第26話 私の言い訳

 一体、今屋敷で何が起こっているのだろう…。


デイブが戻ってくるまでの間、私は不安な気持ちで待ち続けた。 その時間は…実際は5分程だったのかもしれないが、私には果てしなく長く感じる時間だった。


やがて―。


コンコン


『エルザ様、大旦那様と奥様がお帰りに…あ!』


「え…?」


何だろう?今の声は…。すると…。


カチャリ…


扉が開かれ、そこに現れたのはフィリップだった。その背後には俯いたデイブが立っている。


「フィ、フィリップ…」


「…」


フィリップは無言で部屋に入ってくると私の方に向かって歩いてくる。

そしてピタリと至近距離で止まると、じっと私を見つめてきた。


「あ、あの…?」


一体どうしたのだろう?けれどもその顔は無表情でフィリップからは何の感情も読み取れない。


「フィリップ…?」


すると彼はため息を一つ、ついた。


「…随分遅かったようだね」


その声にも感情が伴っていない。


「ごめんなさい…買い物があって…」


「別にそれは構わないけどね。君は子供じゃないんだから、一々僕に何処へ出掛けてくるなんて言わなくてもいいよ。ただ帰る時間だけ、使用人の誰かに伝えてくれさえすればね」


「そ、そうね。一応18時には戻るって伝えておいたつもりだったのだけど…」


部屋に掛けてある時計を見ると時刻は17時50分を指していた。


「え…?あ、ああ…そうだったね」


その時、初めてフィリップの目に感情が宿った。


「自分の話した時間通りに帰って来たなら別に構わないよ。でも今日は屋敷にいなくて正解だったね?」


「そ、それは…お義父様とお義母様が…来ていたから…?」


「そうだよ。どうしても君を2人に会わせるわけにはいかなくてね」


「その理由は…?」


「…君は知らなくていい」


「え?それは一体…?」


けど、そこで私は言葉を切った。これ以上フィリップを追求して、より一層彼に迷惑な存在と思われたくは無かった。

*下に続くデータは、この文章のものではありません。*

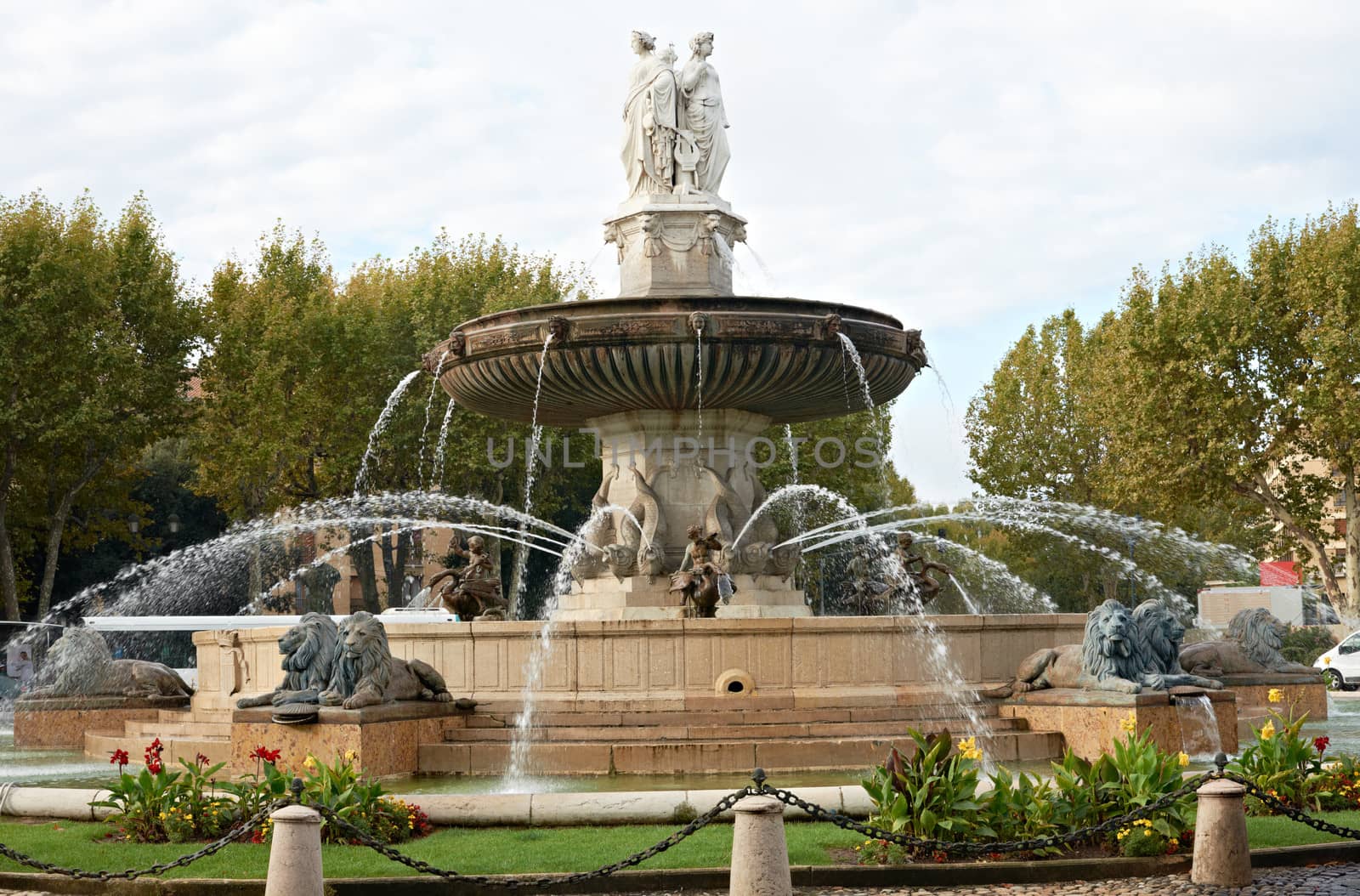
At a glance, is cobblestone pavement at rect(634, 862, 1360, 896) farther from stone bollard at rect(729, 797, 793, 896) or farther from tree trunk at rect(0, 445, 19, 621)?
tree trunk at rect(0, 445, 19, 621)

その代わり、私はフィリップの為に買ってきた本を渡す事にした。


「フィリップ、あのね…私、今日貴方に本を買ってきたの。…受け取ってくれる?」


フィリップに紙袋ごと差し出した。


「本…?」


怪訝そうな表情を浮かべていたフィリップはそれでも受け取ってくれた。彼はとても本が好きだから、私からのハンカチは受け取ってくれないだろうけれども、本なら受け取ってくれるのではないだろうかと思っていた私の狙いが当たった。

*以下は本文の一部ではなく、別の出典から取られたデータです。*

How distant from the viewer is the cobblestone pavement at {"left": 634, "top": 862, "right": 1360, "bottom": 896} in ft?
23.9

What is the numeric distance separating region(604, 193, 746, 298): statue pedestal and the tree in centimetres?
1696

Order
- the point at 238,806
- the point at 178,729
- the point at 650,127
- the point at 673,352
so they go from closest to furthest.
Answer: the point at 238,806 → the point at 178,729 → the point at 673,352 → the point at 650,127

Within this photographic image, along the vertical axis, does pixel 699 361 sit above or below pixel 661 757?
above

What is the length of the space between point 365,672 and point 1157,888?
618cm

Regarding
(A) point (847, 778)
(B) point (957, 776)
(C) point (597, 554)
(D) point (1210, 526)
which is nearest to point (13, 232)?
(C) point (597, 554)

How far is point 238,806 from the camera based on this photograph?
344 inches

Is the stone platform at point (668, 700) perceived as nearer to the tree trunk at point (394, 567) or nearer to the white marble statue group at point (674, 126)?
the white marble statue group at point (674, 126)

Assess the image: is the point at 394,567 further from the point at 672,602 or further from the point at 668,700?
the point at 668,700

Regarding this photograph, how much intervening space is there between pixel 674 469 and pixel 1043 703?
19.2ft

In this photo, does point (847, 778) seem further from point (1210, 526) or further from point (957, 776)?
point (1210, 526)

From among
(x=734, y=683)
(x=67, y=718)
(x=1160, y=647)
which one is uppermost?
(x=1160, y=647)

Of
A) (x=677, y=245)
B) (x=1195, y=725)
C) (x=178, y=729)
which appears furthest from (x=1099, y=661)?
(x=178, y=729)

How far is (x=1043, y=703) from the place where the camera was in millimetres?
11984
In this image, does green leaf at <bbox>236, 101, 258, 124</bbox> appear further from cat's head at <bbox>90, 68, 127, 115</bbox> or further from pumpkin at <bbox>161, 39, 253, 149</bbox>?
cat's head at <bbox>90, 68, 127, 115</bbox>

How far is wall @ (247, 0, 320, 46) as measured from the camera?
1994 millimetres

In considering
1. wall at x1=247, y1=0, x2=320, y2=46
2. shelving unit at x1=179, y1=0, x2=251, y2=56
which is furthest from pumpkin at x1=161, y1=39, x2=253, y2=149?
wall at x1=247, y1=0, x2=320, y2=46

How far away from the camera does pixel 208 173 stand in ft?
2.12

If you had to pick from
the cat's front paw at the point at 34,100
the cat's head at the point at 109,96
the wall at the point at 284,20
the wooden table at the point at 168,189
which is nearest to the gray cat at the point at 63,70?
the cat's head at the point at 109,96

「多分まだ持っていないでしょう?シリーズ物の最新刊なのよ」


言いながら、精一杯の笑みを浮かべた


「え?」


一瞬、フィリップは驚いたように私を見つめ…そして紙袋から3冊の本を取り出した。


「…よく、手に入ったね」


フィリップはポツリと言う。


「ええ、以前に予約していたの。それで、今日取りに行ってきたのよ」


「…こんな物の為に…わざわざ出掛けるなんて…」


「え?」


その言葉に硬直する。


「あ、あの…まさか、持っていた…の…?」


「…いや、持っていないよ」


少しの間の後、フィリップは返事をした。


「そう、なら受け取ってくれる?」


「ああ…」


良かった…。だったらフィリップは何故あんな言い方を…。

その時に気付いた。


ひょっとすると…私の行動が恩着せがましく思えてしまったのだろうか?そこで慌てて言った。


「あ、あのね。この本を買って来たのは…自分の買い物のついでだったの。夜寝る前に飲むハーブティーが欲しくて買いに行って…本当にそのついでなのよ。本屋さんに寄ったのは」


傍から見れば、不自然な言い訳のように聞こえてしまうかもしれないけれど…私は必死になって訴えた。

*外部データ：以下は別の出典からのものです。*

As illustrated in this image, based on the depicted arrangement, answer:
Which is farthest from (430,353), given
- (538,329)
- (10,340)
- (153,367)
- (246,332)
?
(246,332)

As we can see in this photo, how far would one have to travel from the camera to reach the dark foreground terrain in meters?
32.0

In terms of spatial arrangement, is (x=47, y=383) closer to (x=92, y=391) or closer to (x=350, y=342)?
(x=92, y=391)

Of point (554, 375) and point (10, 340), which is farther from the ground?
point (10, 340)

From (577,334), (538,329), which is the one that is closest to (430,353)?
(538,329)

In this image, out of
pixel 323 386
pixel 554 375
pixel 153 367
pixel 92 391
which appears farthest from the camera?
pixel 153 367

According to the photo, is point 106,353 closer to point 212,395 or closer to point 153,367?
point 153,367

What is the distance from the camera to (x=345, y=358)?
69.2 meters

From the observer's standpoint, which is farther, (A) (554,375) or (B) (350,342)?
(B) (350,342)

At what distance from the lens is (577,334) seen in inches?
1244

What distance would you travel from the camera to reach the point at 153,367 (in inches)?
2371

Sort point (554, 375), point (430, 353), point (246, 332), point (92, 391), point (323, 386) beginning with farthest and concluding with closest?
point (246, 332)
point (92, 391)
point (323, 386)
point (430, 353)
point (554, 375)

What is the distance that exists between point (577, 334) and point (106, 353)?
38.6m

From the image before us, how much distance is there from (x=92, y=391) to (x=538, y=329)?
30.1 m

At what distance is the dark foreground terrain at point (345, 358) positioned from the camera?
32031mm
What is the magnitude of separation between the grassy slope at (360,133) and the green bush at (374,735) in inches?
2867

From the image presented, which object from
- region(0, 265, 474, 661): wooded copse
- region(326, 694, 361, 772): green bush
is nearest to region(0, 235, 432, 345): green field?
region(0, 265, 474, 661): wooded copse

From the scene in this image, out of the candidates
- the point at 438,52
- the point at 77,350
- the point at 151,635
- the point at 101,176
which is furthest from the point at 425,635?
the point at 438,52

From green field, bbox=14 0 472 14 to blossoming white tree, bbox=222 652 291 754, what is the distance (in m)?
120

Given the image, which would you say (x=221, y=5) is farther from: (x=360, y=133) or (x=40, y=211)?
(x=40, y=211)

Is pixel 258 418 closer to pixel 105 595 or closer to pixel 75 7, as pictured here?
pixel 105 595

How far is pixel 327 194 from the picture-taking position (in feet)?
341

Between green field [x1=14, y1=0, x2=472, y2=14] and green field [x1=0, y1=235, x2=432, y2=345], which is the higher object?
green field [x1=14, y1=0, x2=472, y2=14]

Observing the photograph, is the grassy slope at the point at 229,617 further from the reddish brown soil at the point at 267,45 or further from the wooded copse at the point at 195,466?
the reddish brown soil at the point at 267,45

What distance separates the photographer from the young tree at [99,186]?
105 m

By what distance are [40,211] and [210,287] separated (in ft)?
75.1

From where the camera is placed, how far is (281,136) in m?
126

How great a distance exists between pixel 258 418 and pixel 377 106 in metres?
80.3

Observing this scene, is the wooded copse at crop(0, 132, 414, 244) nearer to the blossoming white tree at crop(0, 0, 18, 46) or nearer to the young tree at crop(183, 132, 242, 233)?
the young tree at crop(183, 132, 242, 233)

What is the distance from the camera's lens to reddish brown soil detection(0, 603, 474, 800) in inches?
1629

「…そうか。この本は…ついでだった…そう言う事だね?」


「え、ええ。勿論そうよ」


先程から自分の嘘が見抜かれそうで、心臓の動機が止まらない。


「…折角だから受け取って置くよ。所で、もう夕食の時間だけど…」


じっとフィリップは私を見つめると言った。


「…随分顔色が悪い。体調が悪いのに無理に出掛けたからじゃないのかい?ダイニングルームまでは遠いから、今夜は自分の部屋で食事したほうがいいだろうね」


「え?」


そんな…私は貴方と一緒に…。


「じゃあ、僕はもう行くから」


そして扉の外で待っていたデイブにフィリップは声を掛けた。


「後のことは頼むよ」


「はい」


デイブは頭を下げた。


そしてフィリップは私を振り返ること無く、小脇に本を抱えて部屋を出て行ってしまった―。